- Theatrical release poster
- Directed by: Kalabhavan Shajohn
- Written by: Kalabhavan Shajohn
- Produced by: Listin Stephen
- Starring: Prithviraj Sukumaran Prasanna Aishwarya Lekshmi
- Cinematography: Jithu Damodar
- Edited by: Akhilesh Mohan
- Music by: 4 Musics
- Production company: Magic Frames
- Distributed by: Magic Frames Release
- Release date: September 6, 2019 (India);
- Running time: 164 minutes
- Country: India
- Language: Malayalam

= Brother's Day =

2019 film directed by Kalabhavan Shajon

Brother's Day is a 2019 Indian Malayalam-language action thriller film written and directed by Kalabhavan Shajohn in his directorial debut. Produced by Listin Stephen, the film stars Prithviraj Sukumaran, Prasanna and Aishwarya Lekshmi. The film marks the debut of Prasanna as actor and Dhanush as singer and lyricist in Malayalam cinema. Music for the film was composed by 4 Musics. Principal photography began on 16 March 2019 and was completed in mid-July after a 96-day long filming. The film was released in theatres worldwide on 6 September 2019.

==Plot==
The movie opens with a flashback, introducing a young boy named Shiva. He is well-liked by the children in his village, exuding positivity despite his difficult home life. His father, a bitter alcoholic, abuses Shiva and harbors doubts about his paternity, blaming his wife for infidelity. Tragedy strikes when Shiva's mother dies giving birth to a baby girl, whom Shiva names Peeli. From then on, Shiva takes on the responsibility of raising his little sister, forming a close and heartwarming bond with her. As Shiva and Peeli grow up, their relationship deepens, but their father's cruelty does not subside. One day, when Shiva returns home, he discovers his father's friend attempting to molest Peeli, with his father's consent. Enraged, Shiva kills both men and flees the house with Peeli. However, due to the shock and trauma, Peeli is unresponsive, and in a desperate moment, Shiva abandons her and escapes alone.

Years later, the story shifts to the present, where we meet Rony, a caterer and part-time driver living a content life with his mother and sister, Ruby. They are a close-knit family, and Ruby is in love with Rony's best friend. Although Rony initially disapproves of the relationship, he eventually agrees, and Ruby marries her love, leading to a happy family life.

+ + + + + + +

PROBLEM TO SOLVE: Turn the paragraph of the Brother's Day article that opens "Brother's Day is a 2019 Indian" into a short bulleted list that keeps its main facts. The data comes from a separate, unrelated source.

DATA BLOCK:
+ + + + + + +

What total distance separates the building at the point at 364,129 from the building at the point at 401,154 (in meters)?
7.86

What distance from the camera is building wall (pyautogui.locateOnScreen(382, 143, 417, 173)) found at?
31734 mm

+ + + + + + +

RESULT BELOW:
- 2019 Indian Malayalam-language action thriller, written and directed by Kalabhavan Shajohn as his directorial debut
- Produced by Listin Stephen
- Stars Prithviraj Sukumaran, Prasanna and Aishwarya Lekshmi
- Malayalam cinema debut of Prasanna as actor and Dhanush as singer and lyricist
- Music composed by 4 Musics
- Filming began on 16 March 2019 and ended in mid-July after 96 days
- Released in theatres worldwide on 6 September 2019